— EXCERPTED PASSAGE —

[START]

Bonds

Fitch Ratings has upgraded seven series of prepaid municipal energy transactions from four issuers, actions that follow the agency’s upgrade of Morgan Stanley, the guarantor to the gas supplier in all of the transactions.

Fitch lifted Morgan Stanley’s issuer default rating to A-plus from A Nov. 4, revising the outlook to stable at the higher rating from the previous positive.

On Thursday, the upgrades for prepaid natural gas deals from issuers in Kentucky, Alabama and California followed, also to A-plus from A, with stable outlook.

Fitch cited the “structured nature of the prepaid energy transactions,” including a contractual clause that requires Morgan Stanley to cover any missed obligations by parties to the deal.

By protecting against “any type of nonpayment for gas and the failure to deliver,” that clause goes a long way to insulate investors from risk, said Dennis Pidherny, a senior director at Fitch.

Prepaid gas transactions are usually structured as tax-exempt bond sales where a municipal gas or electric utility can lock in a long-term supply of natural gas at discount prices.

“All of the operational challenges that could arise, in terms of the physical delivery of gas, are in almost every single case buffered by the obligation of the banks to either purchase gas, or to make a cash payment to keep the bond structure intact,” Pidherny said.

Like most prepaid energy deals, Morgan Stanley’s are structured as tax-exempt revenue bonds, with debt service paid by individual utility providers. Most are also 30-year notes with a 10-year mandatory redemption, holding a special appeal for municipalities of all sizes looking to lock down a long-term supply of gas at a discounted rate, said Pidherny.

[END]

— TASKS FOR THIS EXERCISE —
1. Name every U.S. state that the article on prepaid gas bonds identifies as home to an issuer whose transactions Fitch upgraded.
2. Answer these questions using the article on prepaid gas bonds:
(a) On what date did Fitch lift Morgan Stanley's issuer default rating?
(b) What position does Dennis Pidherny hold at Fitch?
(c) According to Pidherny, what term and redemption feature do most of Morgan Stanley's prepaid deals have?

Box-labeled dataset extracts:
[START]

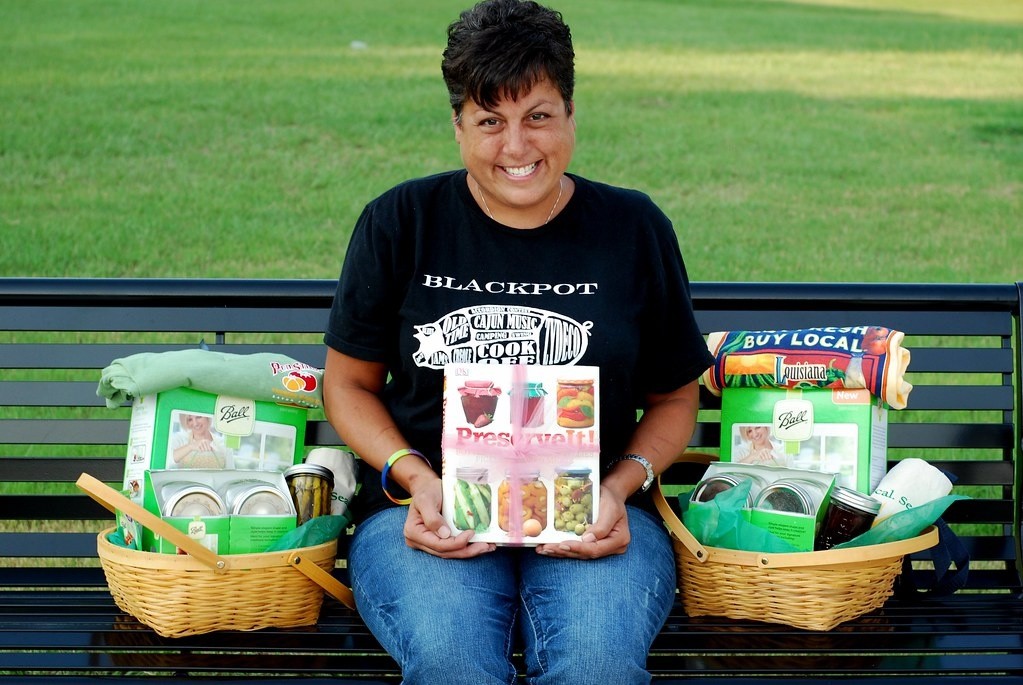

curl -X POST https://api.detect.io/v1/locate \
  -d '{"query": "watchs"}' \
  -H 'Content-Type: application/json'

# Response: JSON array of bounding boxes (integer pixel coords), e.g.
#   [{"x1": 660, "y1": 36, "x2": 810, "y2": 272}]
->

[END]

— WRITTEN RESPONSES —
1. Kentucky, Alabama, California

2.
(a) Nov. 4
(b) Senior director
(c) They are 30-year notes with a 10-year mandatory redemption.